Training Variational Autoencoders with Buffered Stochastic Variational Inference
This work addresses the suboptimal variational parameters in VAEs, an incremental improvement for machine learning practitioners using deep latent variable models.
The paper tackles the amortization gap in variational autoencoders by proposing Buffered Stochastic Variational Inference (BSVI), a refinement procedure that uses intermediate distributions and importance weights to create a new lower bound, resulting in consistent empirical outperformance over SVI.
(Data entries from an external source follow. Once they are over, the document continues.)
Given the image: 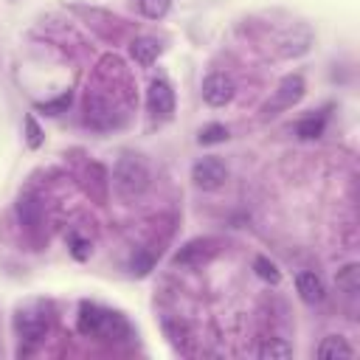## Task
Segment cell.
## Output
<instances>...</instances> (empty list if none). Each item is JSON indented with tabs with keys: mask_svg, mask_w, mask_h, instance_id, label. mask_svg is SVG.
<instances>
[{
	"mask_svg": "<svg viewBox=\"0 0 360 360\" xmlns=\"http://www.w3.org/2000/svg\"><path fill=\"white\" fill-rule=\"evenodd\" d=\"M113 189L121 200H138L150 189V166L141 155H121L113 169Z\"/></svg>",
	"mask_w": 360,
	"mask_h": 360,
	"instance_id": "obj_1",
	"label": "cell"
},
{
	"mask_svg": "<svg viewBox=\"0 0 360 360\" xmlns=\"http://www.w3.org/2000/svg\"><path fill=\"white\" fill-rule=\"evenodd\" d=\"M304 90H307V84H304V76H298V73H290V76H285V79L279 82V87H276L273 99H270V102L262 107L264 118H270V116H279L282 110H290V107H296V105L304 99Z\"/></svg>",
	"mask_w": 360,
	"mask_h": 360,
	"instance_id": "obj_2",
	"label": "cell"
},
{
	"mask_svg": "<svg viewBox=\"0 0 360 360\" xmlns=\"http://www.w3.org/2000/svg\"><path fill=\"white\" fill-rule=\"evenodd\" d=\"M192 180H195L197 189L214 192V189H219V186L225 183V180H228V166H225L217 155L200 158V161L192 166Z\"/></svg>",
	"mask_w": 360,
	"mask_h": 360,
	"instance_id": "obj_3",
	"label": "cell"
},
{
	"mask_svg": "<svg viewBox=\"0 0 360 360\" xmlns=\"http://www.w3.org/2000/svg\"><path fill=\"white\" fill-rule=\"evenodd\" d=\"M118 321V315H113V312H105V309H99L96 304H82L79 307V318H76V330L82 332V335H102V332H107L113 324Z\"/></svg>",
	"mask_w": 360,
	"mask_h": 360,
	"instance_id": "obj_4",
	"label": "cell"
},
{
	"mask_svg": "<svg viewBox=\"0 0 360 360\" xmlns=\"http://www.w3.org/2000/svg\"><path fill=\"white\" fill-rule=\"evenodd\" d=\"M147 110L155 118H172L174 113V90L166 79H152L147 90Z\"/></svg>",
	"mask_w": 360,
	"mask_h": 360,
	"instance_id": "obj_5",
	"label": "cell"
},
{
	"mask_svg": "<svg viewBox=\"0 0 360 360\" xmlns=\"http://www.w3.org/2000/svg\"><path fill=\"white\" fill-rule=\"evenodd\" d=\"M237 93V87L231 82V76H225V73H211L203 79V99L206 105L211 107H225Z\"/></svg>",
	"mask_w": 360,
	"mask_h": 360,
	"instance_id": "obj_6",
	"label": "cell"
},
{
	"mask_svg": "<svg viewBox=\"0 0 360 360\" xmlns=\"http://www.w3.org/2000/svg\"><path fill=\"white\" fill-rule=\"evenodd\" d=\"M214 253H217V240L197 237V240H189L183 248H180L172 262H174V264H186V267H197V264L208 262Z\"/></svg>",
	"mask_w": 360,
	"mask_h": 360,
	"instance_id": "obj_7",
	"label": "cell"
},
{
	"mask_svg": "<svg viewBox=\"0 0 360 360\" xmlns=\"http://www.w3.org/2000/svg\"><path fill=\"white\" fill-rule=\"evenodd\" d=\"M15 330H17V335L23 341L37 343V341L45 338V332H48V318H45L42 312H37V309H26V312H17Z\"/></svg>",
	"mask_w": 360,
	"mask_h": 360,
	"instance_id": "obj_8",
	"label": "cell"
},
{
	"mask_svg": "<svg viewBox=\"0 0 360 360\" xmlns=\"http://www.w3.org/2000/svg\"><path fill=\"white\" fill-rule=\"evenodd\" d=\"M296 290H298V296H301L307 304H318V301H324V296H327L324 282L315 276V273H309V270H301V273L296 276Z\"/></svg>",
	"mask_w": 360,
	"mask_h": 360,
	"instance_id": "obj_9",
	"label": "cell"
},
{
	"mask_svg": "<svg viewBox=\"0 0 360 360\" xmlns=\"http://www.w3.org/2000/svg\"><path fill=\"white\" fill-rule=\"evenodd\" d=\"M15 211H17L20 225H26V228L34 231V228H39V225H42V203L34 195H23L17 200V206H15Z\"/></svg>",
	"mask_w": 360,
	"mask_h": 360,
	"instance_id": "obj_10",
	"label": "cell"
},
{
	"mask_svg": "<svg viewBox=\"0 0 360 360\" xmlns=\"http://www.w3.org/2000/svg\"><path fill=\"white\" fill-rule=\"evenodd\" d=\"M158 54H161V45L152 37H138V39H132V45H129V57L138 65H144V68H150L158 60Z\"/></svg>",
	"mask_w": 360,
	"mask_h": 360,
	"instance_id": "obj_11",
	"label": "cell"
},
{
	"mask_svg": "<svg viewBox=\"0 0 360 360\" xmlns=\"http://www.w3.org/2000/svg\"><path fill=\"white\" fill-rule=\"evenodd\" d=\"M318 357H321V360L354 357V349L346 343V338H341V335H330V338L321 341V346H318Z\"/></svg>",
	"mask_w": 360,
	"mask_h": 360,
	"instance_id": "obj_12",
	"label": "cell"
},
{
	"mask_svg": "<svg viewBox=\"0 0 360 360\" xmlns=\"http://www.w3.org/2000/svg\"><path fill=\"white\" fill-rule=\"evenodd\" d=\"M327 129V116H307L296 124V135L301 141H315V138H321Z\"/></svg>",
	"mask_w": 360,
	"mask_h": 360,
	"instance_id": "obj_13",
	"label": "cell"
},
{
	"mask_svg": "<svg viewBox=\"0 0 360 360\" xmlns=\"http://www.w3.org/2000/svg\"><path fill=\"white\" fill-rule=\"evenodd\" d=\"M259 357L262 360H287V357H293V346L285 338H264V343L259 346Z\"/></svg>",
	"mask_w": 360,
	"mask_h": 360,
	"instance_id": "obj_14",
	"label": "cell"
},
{
	"mask_svg": "<svg viewBox=\"0 0 360 360\" xmlns=\"http://www.w3.org/2000/svg\"><path fill=\"white\" fill-rule=\"evenodd\" d=\"M338 290H343L346 296H357L360 290V264H346L343 270H338Z\"/></svg>",
	"mask_w": 360,
	"mask_h": 360,
	"instance_id": "obj_15",
	"label": "cell"
},
{
	"mask_svg": "<svg viewBox=\"0 0 360 360\" xmlns=\"http://www.w3.org/2000/svg\"><path fill=\"white\" fill-rule=\"evenodd\" d=\"M253 273H256L262 282H270V285H279V282H282L279 264L270 262L267 256H256V259H253Z\"/></svg>",
	"mask_w": 360,
	"mask_h": 360,
	"instance_id": "obj_16",
	"label": "cell"
},
{
	"mask_svg": "<svg viewBox=\"0 0 360 360\" xmlns=\"http://www.w3.org/2000/svg\"><path fill=\"white\" fill-rule=\"evenodd\" d=\"M138 9L147 20H163L172 9V0H138Z\"/></svg>",
	"mask_w": 360,
	"mask_h": 360,
	"instance_id": "obj_17",
	"label": "cell"
},
{
	"mask_svg": "<svg viewBox=\"0 0 360 360\" xmlns=\"http://www.w3.org/2000/svg\"><path fill=\"white\" fill-rule=\"evenodd\" d=\"M197 141H200L203 147H211V144H222V141H228V127H225V124H208V127H203V129H200Z\"/></svg>",
	"mask_w": 360,
	"mask_h": 360,
	"instance_id": "obj_18",
	"label": "cell"
},
{
	"mask_svg": "<svg viewBox=\"0 0 360 360\" xmlns=\"http://www.w3.org/2000/svg\"><path fill=\"white\" fill-rule=\"evenodd\" d=\"M163 330H166L169 341H172L177 349H183V346H186V341H189V330H186V324H183V321L163 318Z\"/></svg>",
	"mask_w": 360,
	"mask_h": 360,
	"instance_id": "obj_19",
	"label": "cell"
},
{
	"mask_svg": "<svg viewBox=\"0 0 360 360\" xmlns=\"http://www.w3.org/2000/svg\"><path fill=\"white\" fill-rule=\"evenodd\" d=\"M26 144L31 150H39L45 144V135H42V129H39V124H37L34 116H26Z\"/></svg>",
	"mask_w": 360,
	"mask_h": 360,
	"instance_id": "obj_20",
	"label": "cell"
},
{
	"mask_svg": "<svg viewBox=\"0 0 360 360\" xmlns=\"http://www.w3.org/2000/svg\"><path fill=\"white\" fill-rule=\"evenodd\" d=\"M152 264H155V259H152L150 253H144V251H135V256H132V262H129V267H132L135 276H147L150 270H152Z\"/></svg>",
	"mask_w": 360,
	"mask_h": 360,
	"instance_id": "obj_21",
	"label": "cell"
},
{
	"mask_svg": "<svg viewBox=\"0 0 360 360\" xmlns=\"http://www.w3.org/2000/svg\"><path fill=\"white\" fill-rule=\"evenodd\" d=\"M68 105H71V93H62V96L54 99V102H42V105H37V110H42L45 116H60V113L68 110Z\"/></svg>",
	"mask_w": 360,
	"mask_h": 360,
	"instance_id": "obj_22",
	"label": "cell"
},
{
	"mask_svg": "<svg viewBox=\"0 0 360 360\" xmlns=\"http://www.w3.org/2000/svg\"><path fill=\"white\" fill-rule=\"evenodd\" d=\"M71 245H73V248H71V251H73V256H76V259H79V262H82V259H87V256H90V245H87V242H84V240H79V237H73V240H71Z\"/></svg>",
	"mask_w": 360,
	"mask_h": 360,
	"instance_id": "obj_23",
	"label": "cell"
}]
</instances>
The recognition network in deep latent variable models such as variational autoencoders (VAEs) relies on amortized inference for efficient posterior approximation that can scale up to large datasets. However, this technique has also been demonstrated to select suboptimal variational parameters, often resulting in considerable additional error called the amortization gap. To close the amortization gap and improve the training of the generative model, recent works have introduced an additional refinement step that applies stochastic variational inference (SVI) to improve upon the variational parameters returned by the amortized inference model. In this paper, we propose the Buffered Stochastic Variational Inference (BSVI), a new refinement procedure that makes use of SVI's sequence of intermediate variational proposal distributions and their corresponding importance weights to construct a new generalized importance-weighted lower bound. We demonstrate empirically that training the variational autoencoders with BSVI consistently out-performs SVI, yielding an improved training procedure for VAEs.